Hillary Clinton says Syrian military may oust President Assad (Patrick J. McDonnell, Los Angeles Times)
With deep divisions preventing forceful international action, Secretary of State Hillary Rodham Clinton suggested security forces long loyal to Bashar Assad and his family could oust the Syrian president and end the bloodshed that is ripping his country apart. “We also know from many sources that there are people around Assad who are beginning to hedge their bets … they didn’t sign up to slaughter people,” Clinton said. Clinton cited the cases last year of Tunisia and Egypt, where militaries stepped in to remove longtime autocratic leaders after popular protests. “We saw this happen in other settings last year,” Clinton said. “I think it is going to happen in Syria.” Robert Danin, a former State Department official now with the Council on Foreign Relations, said Clinton’s statement Friday was “by far the most explicit call by the administration for what would be a coup.”
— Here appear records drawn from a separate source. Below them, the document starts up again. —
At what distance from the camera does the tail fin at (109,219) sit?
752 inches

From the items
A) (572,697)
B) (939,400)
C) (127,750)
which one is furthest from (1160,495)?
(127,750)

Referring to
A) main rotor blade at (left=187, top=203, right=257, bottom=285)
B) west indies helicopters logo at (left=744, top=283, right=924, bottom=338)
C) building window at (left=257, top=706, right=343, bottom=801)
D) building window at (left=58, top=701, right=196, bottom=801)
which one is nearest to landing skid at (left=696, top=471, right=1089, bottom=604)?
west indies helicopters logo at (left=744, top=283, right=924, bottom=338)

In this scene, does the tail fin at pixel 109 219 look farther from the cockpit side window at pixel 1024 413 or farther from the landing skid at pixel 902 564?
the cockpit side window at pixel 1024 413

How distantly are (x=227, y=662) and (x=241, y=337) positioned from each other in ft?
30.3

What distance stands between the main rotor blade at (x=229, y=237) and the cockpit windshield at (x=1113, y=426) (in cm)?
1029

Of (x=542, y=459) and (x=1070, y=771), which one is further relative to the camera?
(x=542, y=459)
See also: Clinton sat down for an interview with NPR’s Michele Kelemen while in Morocco, to discuss Syria and promoting democracy.
Politics/Foreign Policy
Egypt Delays Aid-Worker Trial, as U.S. Steps Up Talks (Matt Bradley, Wall Street Journal)
An Egyptian judge adjourned a trial of 43 civil-society workers, including at least 16 Americans, who are charged with taking illegal foreign funding, prolonging a legal dispute that is inflaming relations between the U.S. and its crucial Mideast partner. The decision, which postpones the trial until April 26, is not unusual, as Egyptian trials routinely adjourn after the opening session to allow time for the defense and prosecution to prepare their cases. The trial of President Hosni Mubarak, which ended last week ahead of a final verdict on June 2, was also adjourned at the outset. With the trial now underway, the delay is unlikely to open new avenues for a diplomatic settlement. Cairo has said repeatedly that the trial is a judicial matter that will brook no outside interference. The U.S. government is “having intense talks at the highest levels of the Egyptian government” over the accused Americans, Secretary of State Hillary Clinton told CNN in the Moroccan capital of Rabat, where she was on an official visit Sunday.
A Taste of Hope Sends Refugees Back to Darfur (Jeffrey Gettleman, New York Times)
More than 100,000 people in Darfur have left the sprawling camps where they had taken refuge for nearly a decade and headed home to their villages over the past year, the biggest return of displaced people since the war began in 2003 and a sign that one of the world’s most infamous conflicts may have decisively cooled. And while the many thousands going home are only a small fraction of Darfur’s total displaced population, they are doing so voluntarily, United Nations officials say, offering one of the most concrete signs of hope this war-weary region has seen in years. “It’s amazing,” said Dysane Dorani, head of the United Nations peacekeeping mission for the western sector of Darfur. “The people are coming together. It reminds me of Lebanon after the civil war.”
In Syria, aid agencies unable to evacuate wounded from Homs (Patrick J. McDonnell, Los Angeles Times)
Aid agencies were unable to evacuate any people Saturday from a battle-scarred neighborhood in the central Syrian city of Homs, one day after the United States and other nations demanded that President Bashar Assad allow humanitarian aid into strife-ridden Syria. Among the injured still stranded in Homs’ Baba Amr district were a pair of Western journalists, Edith Bouvier of the French daily Le Figaro and Paul Conroy of the Sunday Times of London. Both suffered leg injuries in a shelling attack Wednesday that killed two other Western journalists. Aid groups were unable to work out an arrangement after extensive discussions with both government and opposition representatives, said Saleh Dabbakeh, a spokesman in Damascus for the Red Cross. “We kept negotiating all day long, but unfortunately the negotiations did not lead to anything,” Dabbakeh said by telephone from the Syrian capital.